Simply Sayo’s It Takes a Village campaign

What began as a personal promise turned into a national mission. Sayo has partnered with NHS Blood and Transplant to launch ‘It Takes a Village,’ a year-long campaign hoping to see 16,000 new blood donors from Black heritage backgrounds to address the urgent need for more Black heritage donors and save lives.

After her own experiences with sickle cell disease and the lack of blood donors, stories from strangers began to reach her, of siblings, parents and entire families who had lost someone too. Sayo realised the pattern was all too familiar.

“My grief is not unique, and so I just wanted to emphasize the fact that it is a communal thing, it’s a communal effort,” she said. “It takes a village to support each other, to improve things, to have the kind of conversations and impact that we need to have in order to be the change that we want to see.”

Sayo knows first hand how urgent the need is, as less than 5% of the UK’s blood donors are Black, yet 47% of Black heritage donors have the RO blood subtype which is crucial for treating patients with sickle cell, a blood type she describes as ‘liquid gold.’

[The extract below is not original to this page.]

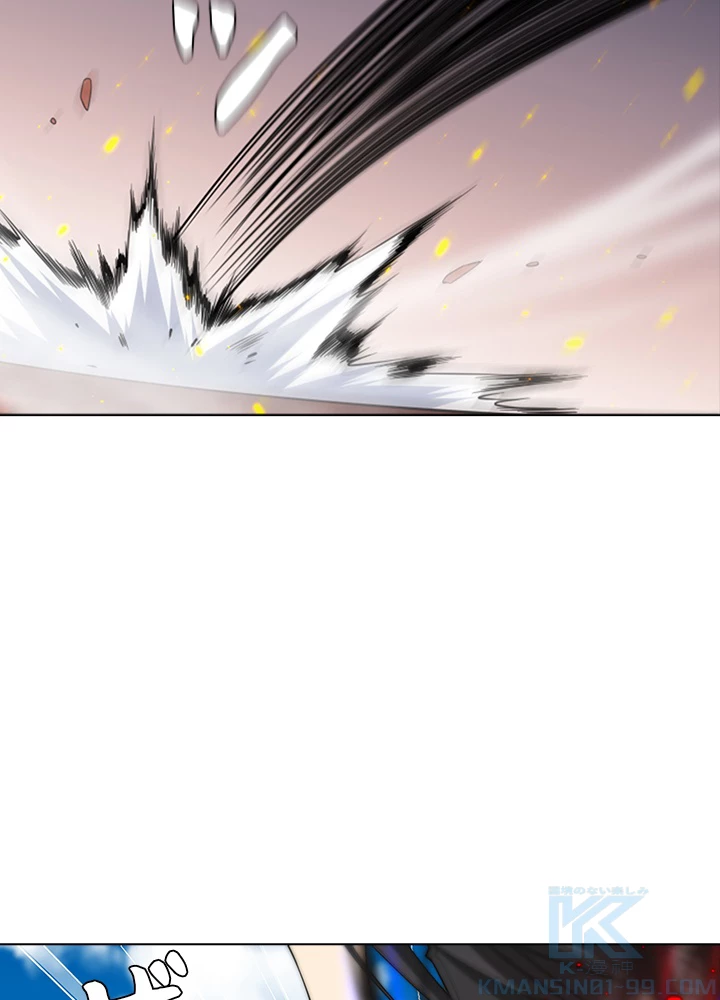 ロベル〜ウォースピリットの継承者〜 75話 - 10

Still the barriers to donation go beyond awareness, with medical mistrust, cultural stigma and lack of information continue to keep families quiet. “There’s a conspiracy of silence when it comes to sickle cell and all of the stigma surrounding it from people who mystify the condition a lot more than it needs to be mystified,” she told us.

Sayo hopes this campaign will help to break the silence around sickle cell and help to normalise conversations about the disease. She said: “People living with sickle cell disease deal with so much and they do so often by themselves and with very little support, the least we can do is have conversations where they are prioritised.”

A sister’s second chance

Her family remains at the heart of her mission. Sayo’s youngest sister, Rebecca, 16 lives with the disease that stole two siblings from them – but this year, that could change.

After years of waiting, Sayo will finally undergo surgery to give her sister her bone marrow in a life-changing transplant, with the process due to begin in December 2025, in an act of love she calls both, a privilege and a purpose.

“Hopefully she’ll be cured of sickle cell but in the meantime she still needs blood, and even after the fact, there are still people who need blood. I’m still going to be advocating for this, and I’m still going to be using my voice to the voices of sickle cell warriors.”